Over the course of five years (2006-2011) of vinyl hustling in Chicago’s South and West Sides, these 45s came into Ramona’s hands, mixed up in milk-crates stacked with Northern Soul, water-damaged jazz and Hall & Oates LPs. After much travel and time, Ramona has articulated the spirit that drove this music forward. In this collection, she writes of this music and its relationship to the struggling communities where the records were found.

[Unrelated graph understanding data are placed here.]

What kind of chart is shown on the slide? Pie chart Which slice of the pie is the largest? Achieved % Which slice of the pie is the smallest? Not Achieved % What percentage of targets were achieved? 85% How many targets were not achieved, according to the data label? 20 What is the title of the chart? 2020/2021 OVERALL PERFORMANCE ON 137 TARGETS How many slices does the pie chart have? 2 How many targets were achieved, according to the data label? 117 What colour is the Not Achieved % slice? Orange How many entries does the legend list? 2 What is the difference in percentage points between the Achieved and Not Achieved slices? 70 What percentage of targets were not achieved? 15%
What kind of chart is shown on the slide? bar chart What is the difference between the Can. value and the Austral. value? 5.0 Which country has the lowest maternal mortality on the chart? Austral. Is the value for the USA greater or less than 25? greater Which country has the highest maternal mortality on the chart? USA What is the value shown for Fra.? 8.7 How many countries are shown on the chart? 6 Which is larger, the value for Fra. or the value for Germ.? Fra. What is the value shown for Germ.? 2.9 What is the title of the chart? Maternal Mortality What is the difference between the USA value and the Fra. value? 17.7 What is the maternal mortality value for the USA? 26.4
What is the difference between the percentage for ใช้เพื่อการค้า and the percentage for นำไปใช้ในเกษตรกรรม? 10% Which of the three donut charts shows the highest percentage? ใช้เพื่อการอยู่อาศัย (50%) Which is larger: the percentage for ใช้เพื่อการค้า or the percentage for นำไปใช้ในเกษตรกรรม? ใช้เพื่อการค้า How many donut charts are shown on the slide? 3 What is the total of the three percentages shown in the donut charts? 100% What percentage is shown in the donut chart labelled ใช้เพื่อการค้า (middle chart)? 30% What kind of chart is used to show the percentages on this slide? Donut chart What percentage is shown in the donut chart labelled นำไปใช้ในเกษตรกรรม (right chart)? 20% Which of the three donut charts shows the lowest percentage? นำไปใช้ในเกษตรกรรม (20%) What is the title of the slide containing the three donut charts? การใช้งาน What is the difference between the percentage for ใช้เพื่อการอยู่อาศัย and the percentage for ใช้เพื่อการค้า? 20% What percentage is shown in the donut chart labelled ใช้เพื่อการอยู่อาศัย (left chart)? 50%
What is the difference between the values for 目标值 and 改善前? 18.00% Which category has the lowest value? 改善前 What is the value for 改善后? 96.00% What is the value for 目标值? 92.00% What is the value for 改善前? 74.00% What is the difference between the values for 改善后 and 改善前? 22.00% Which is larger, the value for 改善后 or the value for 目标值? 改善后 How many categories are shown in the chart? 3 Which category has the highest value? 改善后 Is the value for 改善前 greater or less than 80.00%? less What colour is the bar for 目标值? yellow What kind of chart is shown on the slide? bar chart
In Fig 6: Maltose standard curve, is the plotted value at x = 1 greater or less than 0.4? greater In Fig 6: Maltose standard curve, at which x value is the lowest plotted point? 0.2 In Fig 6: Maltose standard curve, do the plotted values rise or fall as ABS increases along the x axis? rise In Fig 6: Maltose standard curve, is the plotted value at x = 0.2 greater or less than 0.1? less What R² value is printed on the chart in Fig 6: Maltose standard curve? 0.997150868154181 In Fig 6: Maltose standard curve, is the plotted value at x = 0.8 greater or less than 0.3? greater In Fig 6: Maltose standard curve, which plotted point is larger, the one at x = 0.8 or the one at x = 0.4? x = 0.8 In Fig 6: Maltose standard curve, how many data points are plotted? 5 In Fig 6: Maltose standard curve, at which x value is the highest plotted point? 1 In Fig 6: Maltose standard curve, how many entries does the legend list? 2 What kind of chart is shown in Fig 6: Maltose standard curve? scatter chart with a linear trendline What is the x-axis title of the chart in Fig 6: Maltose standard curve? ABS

Sourced from exceedingly rare 45s—many of which were vanity pressings of less than 100 copies—all but one of the tracks found on this collection appear for the first time since their original release. Remastered by Grammy-winning producer Christopher King, these recordings have been resurrected for a new generation of listeners. With art direction by Grammy-winning graphic designer Susan Archie, this collection is a tangible, immersive experience in the struggles—the victories, the failures and the lingering hope—that defined Chicago in the post-Civil Rights era.
No Other Love is a singular, impressionistic journey into music that expresses faith, despair and exuberance. It is also a profound exploration of the very meaning of hope.